Hay un sinfín de anécdotas que esclarecen el comportamiento de los primeros hermanos a este respecto. Así, de dos de los hermanos que con frecuencia tenían que pasar la noche en los pórticos de iglesias o de casas, se nos dice: «Siendo todavía de noche, los hermanos se levantaron para asistir al rezo de las horas matutinas, y fueron a la iglesia que les quedaba más cercana. Amanecido ya el día, la mujer (se refiere a la mujer que les permitió dormir en el pórtico de su casa) acudió a la iglesia para oír misa. Observó a los hermanos, que estaban sumidos en devota y humilde oración, y se dijo para sus adentros: "Si los tales fueran malhechores, como aseveraba mi esposo, no se dedicarían a rezar con tanta reverencia"» (AP 20-21). En cuanto a Francisco, sus múltiples y prolongadas permanencias en eremitorios expresan con sobrada elocuencia la dimensión contemplativa de su misión.

EXTRACTOS DE DATOS →
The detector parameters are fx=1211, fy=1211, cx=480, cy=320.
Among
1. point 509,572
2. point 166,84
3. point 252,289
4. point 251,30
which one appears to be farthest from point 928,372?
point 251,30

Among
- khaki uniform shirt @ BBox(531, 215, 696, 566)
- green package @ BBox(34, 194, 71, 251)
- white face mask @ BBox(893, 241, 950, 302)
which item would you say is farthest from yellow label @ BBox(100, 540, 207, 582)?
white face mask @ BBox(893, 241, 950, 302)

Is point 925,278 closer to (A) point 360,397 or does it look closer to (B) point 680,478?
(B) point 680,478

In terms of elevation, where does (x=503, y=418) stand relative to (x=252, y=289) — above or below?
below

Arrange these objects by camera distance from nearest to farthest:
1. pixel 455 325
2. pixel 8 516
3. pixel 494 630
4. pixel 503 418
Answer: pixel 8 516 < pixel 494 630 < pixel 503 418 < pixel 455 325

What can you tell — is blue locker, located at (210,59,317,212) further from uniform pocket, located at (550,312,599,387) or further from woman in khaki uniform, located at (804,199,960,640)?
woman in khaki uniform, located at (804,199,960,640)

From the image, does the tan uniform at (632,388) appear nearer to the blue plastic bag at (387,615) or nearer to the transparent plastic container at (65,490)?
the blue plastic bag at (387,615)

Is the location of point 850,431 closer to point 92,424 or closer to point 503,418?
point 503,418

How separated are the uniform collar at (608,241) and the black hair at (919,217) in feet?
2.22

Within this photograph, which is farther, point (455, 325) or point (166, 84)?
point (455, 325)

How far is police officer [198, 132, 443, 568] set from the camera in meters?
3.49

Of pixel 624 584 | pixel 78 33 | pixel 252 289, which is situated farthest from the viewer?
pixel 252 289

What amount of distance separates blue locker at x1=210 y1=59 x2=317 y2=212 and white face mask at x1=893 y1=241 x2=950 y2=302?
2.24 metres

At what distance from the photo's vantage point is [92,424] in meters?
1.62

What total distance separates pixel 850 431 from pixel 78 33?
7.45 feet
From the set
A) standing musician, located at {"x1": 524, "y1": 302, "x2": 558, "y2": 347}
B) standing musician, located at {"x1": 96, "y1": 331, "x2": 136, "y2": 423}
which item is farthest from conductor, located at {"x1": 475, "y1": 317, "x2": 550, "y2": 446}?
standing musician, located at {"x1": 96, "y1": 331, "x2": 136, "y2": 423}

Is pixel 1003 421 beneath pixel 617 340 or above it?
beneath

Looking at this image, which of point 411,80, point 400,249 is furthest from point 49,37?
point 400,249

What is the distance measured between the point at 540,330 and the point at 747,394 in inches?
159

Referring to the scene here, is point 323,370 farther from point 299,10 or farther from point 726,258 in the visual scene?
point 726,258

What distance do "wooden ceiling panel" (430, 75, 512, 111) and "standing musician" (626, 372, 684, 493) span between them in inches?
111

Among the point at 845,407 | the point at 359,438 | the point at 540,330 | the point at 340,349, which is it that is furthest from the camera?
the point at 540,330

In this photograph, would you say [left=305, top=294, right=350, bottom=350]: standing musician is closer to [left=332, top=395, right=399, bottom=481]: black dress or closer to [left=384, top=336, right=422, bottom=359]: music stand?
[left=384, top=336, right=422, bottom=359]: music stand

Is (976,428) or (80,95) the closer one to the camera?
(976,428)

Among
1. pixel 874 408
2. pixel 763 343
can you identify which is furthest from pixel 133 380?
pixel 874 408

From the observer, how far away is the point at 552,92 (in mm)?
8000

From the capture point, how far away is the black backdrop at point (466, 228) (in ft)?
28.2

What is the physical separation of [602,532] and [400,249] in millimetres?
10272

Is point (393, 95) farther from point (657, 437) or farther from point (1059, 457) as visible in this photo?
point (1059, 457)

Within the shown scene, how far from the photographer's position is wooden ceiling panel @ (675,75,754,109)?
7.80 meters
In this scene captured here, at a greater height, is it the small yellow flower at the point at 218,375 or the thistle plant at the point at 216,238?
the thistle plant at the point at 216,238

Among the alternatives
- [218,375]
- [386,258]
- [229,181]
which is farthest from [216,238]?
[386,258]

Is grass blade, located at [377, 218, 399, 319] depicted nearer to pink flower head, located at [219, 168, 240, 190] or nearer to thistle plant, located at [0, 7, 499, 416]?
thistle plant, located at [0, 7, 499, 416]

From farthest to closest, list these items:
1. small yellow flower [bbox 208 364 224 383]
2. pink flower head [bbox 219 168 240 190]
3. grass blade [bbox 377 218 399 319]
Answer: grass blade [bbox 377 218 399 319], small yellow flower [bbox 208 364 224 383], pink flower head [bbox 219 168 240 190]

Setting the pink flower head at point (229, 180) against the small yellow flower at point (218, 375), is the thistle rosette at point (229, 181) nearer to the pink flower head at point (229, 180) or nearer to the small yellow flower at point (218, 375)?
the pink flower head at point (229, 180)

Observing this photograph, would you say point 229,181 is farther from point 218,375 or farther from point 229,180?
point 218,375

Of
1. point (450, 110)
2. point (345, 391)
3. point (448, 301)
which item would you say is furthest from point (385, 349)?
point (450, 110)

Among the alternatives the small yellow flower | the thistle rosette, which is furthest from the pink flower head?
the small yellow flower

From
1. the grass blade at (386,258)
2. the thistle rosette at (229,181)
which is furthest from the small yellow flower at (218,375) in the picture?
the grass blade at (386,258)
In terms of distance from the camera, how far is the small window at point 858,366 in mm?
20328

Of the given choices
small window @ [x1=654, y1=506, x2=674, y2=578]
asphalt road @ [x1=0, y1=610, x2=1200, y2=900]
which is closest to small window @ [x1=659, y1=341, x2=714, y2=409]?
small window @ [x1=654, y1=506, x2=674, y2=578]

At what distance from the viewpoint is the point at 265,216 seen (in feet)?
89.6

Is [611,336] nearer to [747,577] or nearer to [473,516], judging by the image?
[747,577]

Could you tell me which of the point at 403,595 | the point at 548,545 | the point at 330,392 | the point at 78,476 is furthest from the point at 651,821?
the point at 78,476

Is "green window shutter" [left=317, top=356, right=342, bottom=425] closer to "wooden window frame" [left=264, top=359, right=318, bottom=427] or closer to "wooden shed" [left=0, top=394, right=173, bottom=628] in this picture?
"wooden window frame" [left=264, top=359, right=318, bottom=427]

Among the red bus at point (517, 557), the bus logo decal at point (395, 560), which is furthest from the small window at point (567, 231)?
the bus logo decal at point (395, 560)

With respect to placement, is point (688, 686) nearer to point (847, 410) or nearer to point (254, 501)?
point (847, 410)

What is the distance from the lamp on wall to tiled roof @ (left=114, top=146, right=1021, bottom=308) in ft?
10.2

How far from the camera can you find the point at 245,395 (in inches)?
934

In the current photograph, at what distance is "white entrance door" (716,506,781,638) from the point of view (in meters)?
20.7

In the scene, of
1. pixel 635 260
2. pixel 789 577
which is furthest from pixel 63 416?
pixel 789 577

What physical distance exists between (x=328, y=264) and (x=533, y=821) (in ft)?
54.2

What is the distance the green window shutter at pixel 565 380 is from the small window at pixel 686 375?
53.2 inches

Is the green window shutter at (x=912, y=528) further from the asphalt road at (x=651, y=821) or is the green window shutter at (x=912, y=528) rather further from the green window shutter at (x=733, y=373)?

QUÉ HARÁS →
**A.** Según el texto sobre los primeros hermanos, ¿adónde fueron los dos hermanos cuando se levantaron de noche para el rezo de las horas matutinas?
**B.** Extrae, por favor, del texto sobre los primeros hermanos el fragmento que comienza en "Hay un sinfín" y termina en "de su misión.".
Los datos provienen de una fuente distinta.

RESPUESTAS POR TAREA →
**A.** A la iglesia que les quedaba más cercana.

**B.**
Hay un sinfín de anécdotas que esclarecen el comportamiento de los primeros hermanos a este respecto. Así, de dos de los hermanos que con frecuencia tenían que pasar la noche en los pórticos de iglesias o de casas, se nos dice: «Siendo todavía de noche, los hermanos se levantaron para asistir al rezo de las horas matutinas, y fueron a la iglesia que les quedaba más cercana. Amanecido ya el día, la mujer (se refiere a la mujer que les permitió dormir en el pórtico de su casa) acudió a la iglesia para oír misa. Observó a los hermanos, que estaban sumidos en devota y humilde oración, y se dijo para sus adentros: "Si los tales fueran malhechores, como aseveraba mi esposo, no se dedicarían a rezar con tanta reverencia"» (AP 20-21). En cuanto a Francisco, sus múltiples y prolongadas permanencias en eremitorios expresan con sobrada elocuencia la dimensión contemplativa de su misión.